Here Comes the Bride: Marriage and Womanhood
After 27 years of marriage, I still remember my wedding day as if it were yesterday. I woke up at 7:00 am and was in the salon at 8:00 am. After hair, nails, a nap, and make-up, I was ready to put on my wedding gown and meet my handsome prince to begin our “happily ever after” life together.
Marriage is beautiful but, unfortunately, we often view it through the eyes of Disney fairytales and Hallmark movies. This can leave us in disappointment when we do not always experience such a “happy ending.”
Ladies, here is the question: if no one is perfect, why do we expect to form a “perfect union” when we get married? During my wedding ceremony, my pastor said, “There are some needs only God can meet.” This statement has been so impactful in my marriage. We often make our husbands into a “golden calf”—an idolized version of what we want a spouse to be—and no longer see them as finite humans who have limitations and cannot read our minds. We may see him as a superhero with a cape, but he cannot fill the void that is solely for God.

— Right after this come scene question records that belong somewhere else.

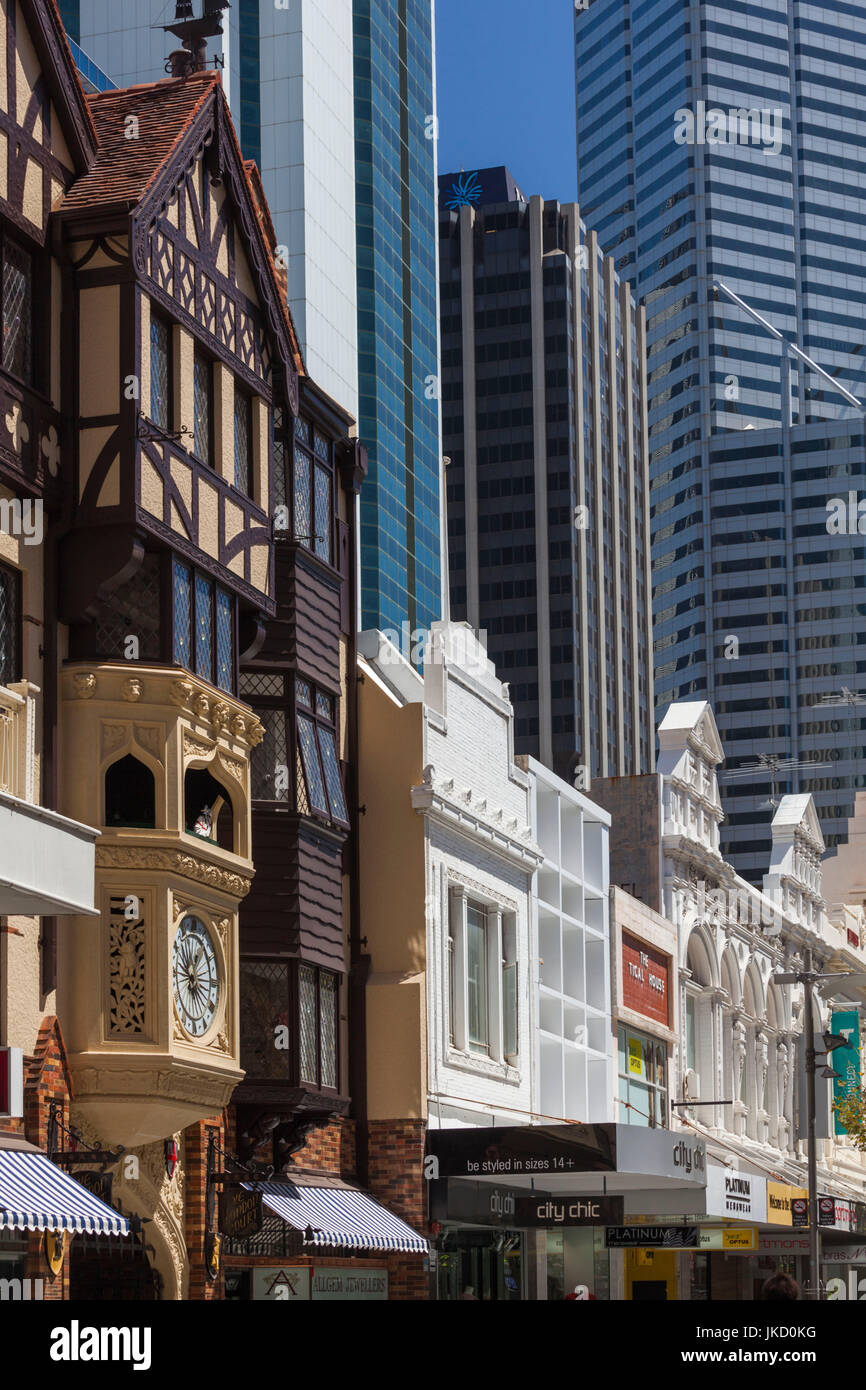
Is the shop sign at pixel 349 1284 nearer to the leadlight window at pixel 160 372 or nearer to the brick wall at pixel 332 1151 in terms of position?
the brick wall at pixel 332 1151

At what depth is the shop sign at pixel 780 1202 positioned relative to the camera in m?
41.4

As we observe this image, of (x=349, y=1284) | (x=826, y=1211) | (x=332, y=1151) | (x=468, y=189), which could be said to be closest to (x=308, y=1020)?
(x=332, y=1151)

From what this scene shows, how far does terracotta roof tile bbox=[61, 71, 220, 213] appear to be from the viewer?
26.1 meters

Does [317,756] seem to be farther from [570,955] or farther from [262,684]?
[570,955]

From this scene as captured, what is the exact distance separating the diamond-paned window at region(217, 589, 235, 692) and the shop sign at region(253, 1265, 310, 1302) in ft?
28.0

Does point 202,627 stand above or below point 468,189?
below

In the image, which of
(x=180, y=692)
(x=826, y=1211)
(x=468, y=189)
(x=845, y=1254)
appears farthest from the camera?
(x=468, y=189)

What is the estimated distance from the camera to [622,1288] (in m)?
45.8

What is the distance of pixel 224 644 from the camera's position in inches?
1095

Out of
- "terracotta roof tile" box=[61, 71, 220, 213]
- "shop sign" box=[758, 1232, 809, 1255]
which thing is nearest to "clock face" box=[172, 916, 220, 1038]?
"terracotta roof tile" box=[61, 71, 220, 213]

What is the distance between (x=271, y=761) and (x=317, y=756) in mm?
1279

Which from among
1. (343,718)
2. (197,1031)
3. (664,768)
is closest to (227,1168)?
(197,1031)

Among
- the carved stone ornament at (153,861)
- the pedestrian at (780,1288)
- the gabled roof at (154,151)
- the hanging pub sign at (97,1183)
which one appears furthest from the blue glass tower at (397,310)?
the pedestrian at (780,1288)

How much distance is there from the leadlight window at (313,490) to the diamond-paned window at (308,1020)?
6.36m
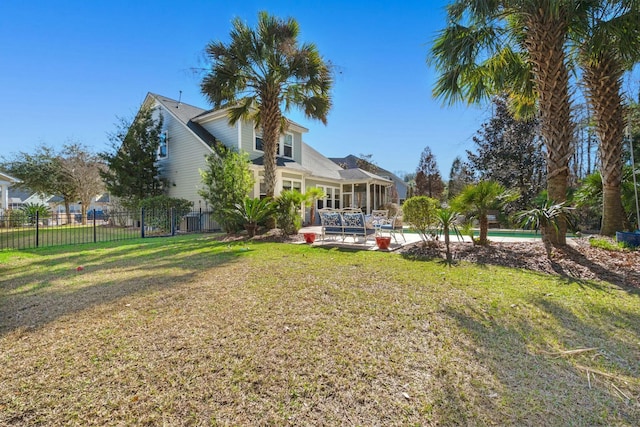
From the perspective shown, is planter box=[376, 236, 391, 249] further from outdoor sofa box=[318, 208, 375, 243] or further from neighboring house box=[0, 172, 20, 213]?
neighboring house box=[0, 172, 20, 213]

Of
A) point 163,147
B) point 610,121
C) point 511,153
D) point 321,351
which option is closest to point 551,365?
point 321,351

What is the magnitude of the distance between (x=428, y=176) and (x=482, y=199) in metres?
25.6

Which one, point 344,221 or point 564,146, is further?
point 344,221

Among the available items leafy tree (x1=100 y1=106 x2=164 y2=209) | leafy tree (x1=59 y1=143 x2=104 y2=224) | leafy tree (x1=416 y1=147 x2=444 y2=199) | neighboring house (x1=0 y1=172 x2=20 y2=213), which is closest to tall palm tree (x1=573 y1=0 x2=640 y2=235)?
leafy tree (x1=100 y1=106 x2=164 y2=209)

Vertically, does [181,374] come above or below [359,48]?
below

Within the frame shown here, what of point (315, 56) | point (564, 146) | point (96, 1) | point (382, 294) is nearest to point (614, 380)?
point (382, 294)

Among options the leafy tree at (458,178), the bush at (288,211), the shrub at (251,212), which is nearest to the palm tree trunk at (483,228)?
the leafy tree at (458,178)

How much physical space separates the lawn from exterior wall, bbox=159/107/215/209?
1187 cm

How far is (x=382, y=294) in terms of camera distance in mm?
4652

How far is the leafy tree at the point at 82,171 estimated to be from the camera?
2347 centimetres

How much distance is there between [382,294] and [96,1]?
13.5m

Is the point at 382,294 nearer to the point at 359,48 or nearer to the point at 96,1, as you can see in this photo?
the point at 359,48

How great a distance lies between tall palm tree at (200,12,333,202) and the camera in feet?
35.8

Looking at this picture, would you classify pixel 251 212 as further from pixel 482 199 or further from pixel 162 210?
pixel 482 199
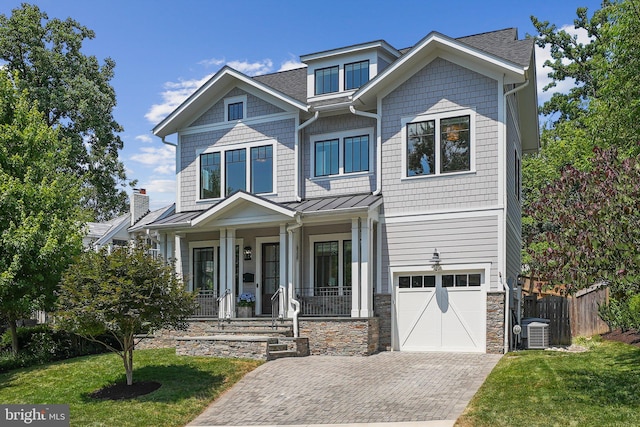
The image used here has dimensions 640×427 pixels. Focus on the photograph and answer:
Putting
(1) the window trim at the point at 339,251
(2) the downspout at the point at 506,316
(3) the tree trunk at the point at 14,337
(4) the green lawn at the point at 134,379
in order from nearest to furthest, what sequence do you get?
(4) the green lawn at the point at 134,379 → (2) the downspout at the point at 506,316 → (3) the tree trunk at the point at 14,337 → (1) the window trim at the point at 339,251

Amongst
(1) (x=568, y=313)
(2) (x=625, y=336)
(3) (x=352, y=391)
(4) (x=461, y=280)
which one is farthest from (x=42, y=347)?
(2) (x=625, y=336)

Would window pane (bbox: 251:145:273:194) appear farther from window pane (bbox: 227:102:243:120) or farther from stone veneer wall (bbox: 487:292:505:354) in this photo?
stone veneer wall (bbox: 487:292:505:354)

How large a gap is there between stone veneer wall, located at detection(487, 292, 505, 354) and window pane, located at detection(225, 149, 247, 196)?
7832 mm

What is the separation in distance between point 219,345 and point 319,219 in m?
4.11

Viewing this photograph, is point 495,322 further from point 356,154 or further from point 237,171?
point 237,171

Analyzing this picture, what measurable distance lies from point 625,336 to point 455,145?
6.16 m

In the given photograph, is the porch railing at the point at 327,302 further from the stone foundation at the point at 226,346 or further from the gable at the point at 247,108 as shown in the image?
the gable at the point at 247,108

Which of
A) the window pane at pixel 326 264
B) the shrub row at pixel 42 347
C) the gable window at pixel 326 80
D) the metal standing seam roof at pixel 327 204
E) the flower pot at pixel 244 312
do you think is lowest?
the shrub row at pixel 42 347

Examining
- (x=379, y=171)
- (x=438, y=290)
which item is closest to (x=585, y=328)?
(x=438, y=290)

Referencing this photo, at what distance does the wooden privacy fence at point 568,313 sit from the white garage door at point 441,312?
2549mm

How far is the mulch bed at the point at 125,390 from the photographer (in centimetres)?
1211

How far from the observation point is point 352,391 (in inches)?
466

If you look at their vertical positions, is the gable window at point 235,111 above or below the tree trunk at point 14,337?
above

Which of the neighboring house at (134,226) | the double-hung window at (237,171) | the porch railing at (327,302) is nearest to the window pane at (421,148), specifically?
the porch railing at (327,302)
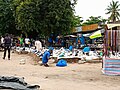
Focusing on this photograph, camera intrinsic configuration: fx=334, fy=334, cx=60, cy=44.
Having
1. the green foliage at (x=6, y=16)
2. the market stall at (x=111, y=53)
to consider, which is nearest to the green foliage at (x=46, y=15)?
the green foliage at (x=6, y=16)

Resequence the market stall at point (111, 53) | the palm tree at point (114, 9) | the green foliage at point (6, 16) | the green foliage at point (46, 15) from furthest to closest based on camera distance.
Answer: the palm tree at point (114, 9) < the green foliage at point (6, 16) < the green foliage at point (46, 15) < the market stall at point (111, 53)

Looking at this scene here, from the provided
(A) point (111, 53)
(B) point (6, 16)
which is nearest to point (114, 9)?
(B) point (6, 16)

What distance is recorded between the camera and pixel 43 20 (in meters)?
39.8

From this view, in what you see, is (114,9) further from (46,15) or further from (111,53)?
(111,53)

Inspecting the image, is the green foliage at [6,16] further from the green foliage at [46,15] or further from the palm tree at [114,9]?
the palm tree at [114,9]

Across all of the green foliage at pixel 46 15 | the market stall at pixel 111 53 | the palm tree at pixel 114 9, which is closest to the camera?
the market stall at pixel 111 53

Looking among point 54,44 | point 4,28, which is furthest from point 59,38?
point 4,28

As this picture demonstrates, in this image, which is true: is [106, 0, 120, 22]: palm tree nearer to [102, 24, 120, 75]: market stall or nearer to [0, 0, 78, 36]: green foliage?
[0, 0, 78, 36]: green foliage

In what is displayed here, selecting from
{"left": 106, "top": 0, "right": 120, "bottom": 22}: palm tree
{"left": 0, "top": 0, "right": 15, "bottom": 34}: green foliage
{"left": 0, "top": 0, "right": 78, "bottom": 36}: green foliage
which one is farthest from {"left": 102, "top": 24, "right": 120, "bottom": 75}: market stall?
{"left": 106, "top": 0, "right": 120, "bottom": 22}: palm tree

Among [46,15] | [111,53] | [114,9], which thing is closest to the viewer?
[111,53]

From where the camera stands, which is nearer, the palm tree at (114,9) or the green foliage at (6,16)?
the green foliage at (6,16)

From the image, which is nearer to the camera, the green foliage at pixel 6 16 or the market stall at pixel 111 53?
the market stall at pixel 111 53

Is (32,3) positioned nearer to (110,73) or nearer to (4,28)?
(4,28)

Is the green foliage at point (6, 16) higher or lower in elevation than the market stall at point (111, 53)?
higher
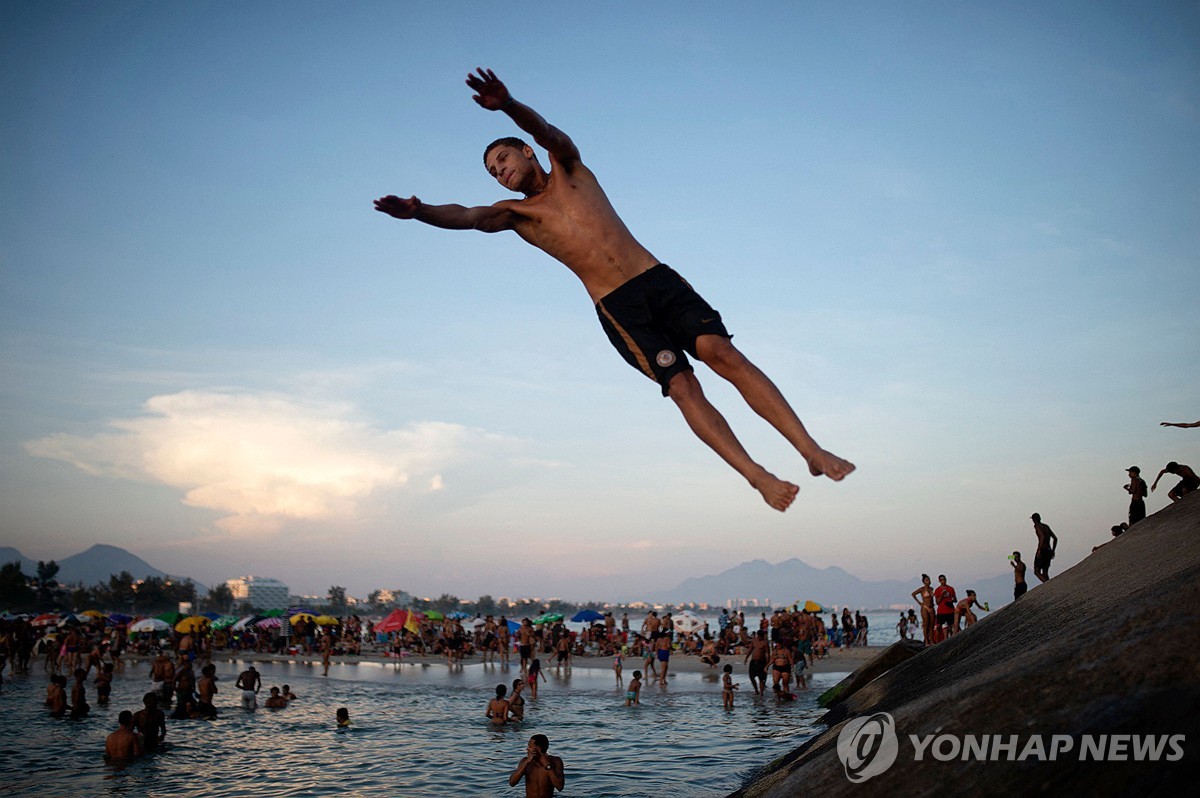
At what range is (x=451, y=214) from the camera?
5590 mm

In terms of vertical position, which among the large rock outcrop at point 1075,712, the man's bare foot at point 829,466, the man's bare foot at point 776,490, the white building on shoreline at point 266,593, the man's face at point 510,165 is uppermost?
the man's face at point 510,165

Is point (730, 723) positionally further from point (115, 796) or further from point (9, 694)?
point (9, 694)

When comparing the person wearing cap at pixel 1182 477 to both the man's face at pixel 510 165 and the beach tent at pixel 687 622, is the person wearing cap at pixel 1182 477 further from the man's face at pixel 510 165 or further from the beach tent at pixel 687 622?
the beach tent at pixel 687 622

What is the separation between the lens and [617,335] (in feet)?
19.1

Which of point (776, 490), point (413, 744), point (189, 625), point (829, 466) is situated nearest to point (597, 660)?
point (189, 625)

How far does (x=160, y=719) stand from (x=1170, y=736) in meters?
20.2

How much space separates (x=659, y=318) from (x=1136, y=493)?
1513 centimetres

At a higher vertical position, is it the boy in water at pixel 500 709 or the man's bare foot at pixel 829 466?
the man's bare foot at pixel 829 466

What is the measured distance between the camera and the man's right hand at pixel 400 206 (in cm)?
541

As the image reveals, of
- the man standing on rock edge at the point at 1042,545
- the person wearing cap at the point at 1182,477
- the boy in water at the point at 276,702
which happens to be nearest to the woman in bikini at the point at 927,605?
the man standing on rock edge at the point at 1042,545

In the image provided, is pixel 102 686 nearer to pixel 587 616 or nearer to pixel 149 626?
pixel 149 626

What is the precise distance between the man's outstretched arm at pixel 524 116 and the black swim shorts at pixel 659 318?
38.9 inches

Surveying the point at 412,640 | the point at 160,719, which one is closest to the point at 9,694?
the point at 160,719

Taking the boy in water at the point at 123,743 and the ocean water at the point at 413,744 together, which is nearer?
the ocean water at the point at 413,744
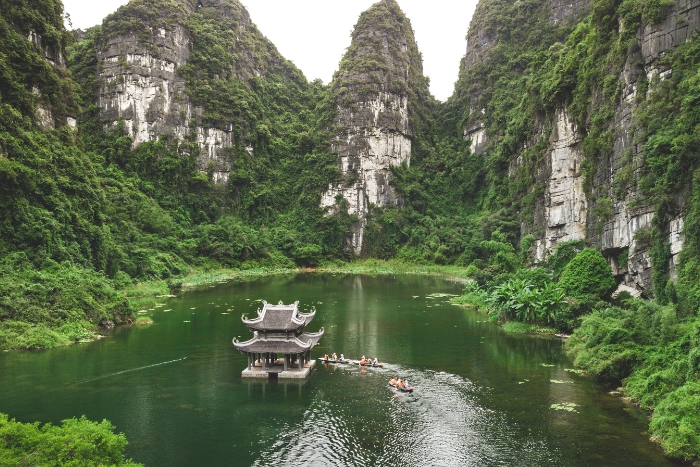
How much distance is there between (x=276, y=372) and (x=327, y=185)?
68355 mm

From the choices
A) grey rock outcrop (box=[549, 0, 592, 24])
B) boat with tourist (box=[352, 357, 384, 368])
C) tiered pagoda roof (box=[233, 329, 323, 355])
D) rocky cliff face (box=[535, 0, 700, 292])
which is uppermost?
grey rock outcrop (box=[549, 0, 592, 24])

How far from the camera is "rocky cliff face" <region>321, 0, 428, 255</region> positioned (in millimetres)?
87562

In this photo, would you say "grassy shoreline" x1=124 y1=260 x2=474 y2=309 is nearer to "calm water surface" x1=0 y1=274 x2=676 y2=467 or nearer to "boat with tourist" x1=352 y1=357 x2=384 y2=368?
"calm water surface" x1=0 y1=274 x2=676 y2=467

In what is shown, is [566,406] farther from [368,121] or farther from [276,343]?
[368,121]


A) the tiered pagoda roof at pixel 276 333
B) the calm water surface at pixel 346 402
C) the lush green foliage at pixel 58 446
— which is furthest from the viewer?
the tiered pagoda roof at pixel 276 333

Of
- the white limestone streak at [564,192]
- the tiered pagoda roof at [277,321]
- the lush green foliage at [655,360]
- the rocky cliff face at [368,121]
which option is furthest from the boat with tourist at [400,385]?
the rocky cliff face at [368,121]

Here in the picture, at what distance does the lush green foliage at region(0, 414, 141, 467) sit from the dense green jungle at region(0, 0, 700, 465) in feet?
0.15

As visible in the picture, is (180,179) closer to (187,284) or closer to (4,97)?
(187,284)

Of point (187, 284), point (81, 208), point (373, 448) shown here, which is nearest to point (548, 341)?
point (373, 448)

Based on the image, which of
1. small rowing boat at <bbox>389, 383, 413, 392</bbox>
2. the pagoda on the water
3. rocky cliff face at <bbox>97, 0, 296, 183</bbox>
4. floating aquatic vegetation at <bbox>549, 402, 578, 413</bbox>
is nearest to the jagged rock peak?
rocky cliff face at <bbox>97, 0, 296, 183</bbox>

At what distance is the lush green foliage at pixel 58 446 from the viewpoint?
961 cm

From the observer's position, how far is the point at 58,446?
985 cm

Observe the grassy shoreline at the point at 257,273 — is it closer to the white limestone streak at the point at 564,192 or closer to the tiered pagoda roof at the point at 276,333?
the white limestone streak at the point at 564,192

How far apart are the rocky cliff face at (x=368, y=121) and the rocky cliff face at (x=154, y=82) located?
1889 cm
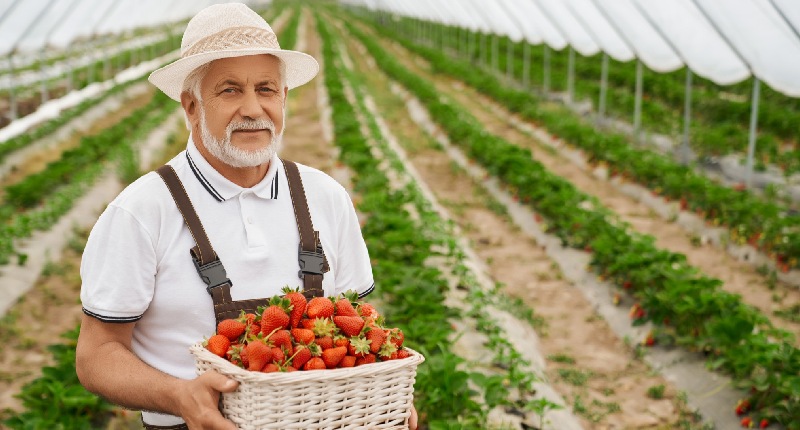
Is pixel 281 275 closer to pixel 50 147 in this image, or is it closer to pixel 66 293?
pixel 66 293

I would like to suggest some practical ways to refrain from idolizing our husbands and keeping God in the center of our marriage:
Pray for our husbands. When we are praying for our fiancé/husbands, we are acknowledging they need help. Be careful not to compare your husband to someone else. Your husband is uniquely designed by God and his needs are specific. We want to be sure our prayers for him are not just what we desire of him.
Cherish every moment. Young couples may focus more on what lies ahead in their future (homes, jobs, children) instead of enjoying each other today. Planning is wise but we really only have today to see and enjoy “what God has joined together.” While we look forward with great expectation to all the wonderful things that are in store for us as husband and wife, we can thank God each day for uniting us together.
Store up love. The Bible tells us how Joseph warned Pharoah of Egypt’s seven years of plenty and the coming seven years of famine. Therefore, Egypt prepared for the famine by gathering more during the time when there was an overflow. Likewise, there are times in marriage when we experience famine. New brides cannot conceive of this thought. Believe it or not, dry seasons in marriage are inevitable. 1 Corinthians 13 is often read during marriage ceremonies because it tells us the characteristics of love. In my Bible, I have replaced the word love with my name. It reads “Resna is patient, Resna is kind, Resna is long-suffering, Resna does not keep records of wrong.” When we are habitually seeking God on how to love our husbands, we are able to continue to love during the lean times in our marriage.
Give both of you permission to make mistakes. God demonstrated His love for us by forgiving us for things done in the past, present, and future. As we transition from the single life to being a wife, we have to allow ourselves to not have it all together. We have to offer grace to ourselves and our husbands. We need to learn not to “sweat the small stuff.” We need to release ourselves from the pressure of being a “power couple” and be comfortable in our imperfections.
Lastly, ladies, be sure you have a “Naomi” in your life. The intimate relationship between Ruth and Naomi illustrates the need for wise counsel. Ruth respected Naomi and knew she had her best interest at heart. This is why it was not difficult for her to follow her advice (Ruth 1). Your Naomi should be a woman with whom you are comfortable being transparent and vulnerable. A woman who you know will speak “the truth in love” to you.
As you look forward to your wedding and a wonderful life with your prince charming, invite God along for the journey. There are times in your marriage when only He will understand and only He will meet your deepest longings.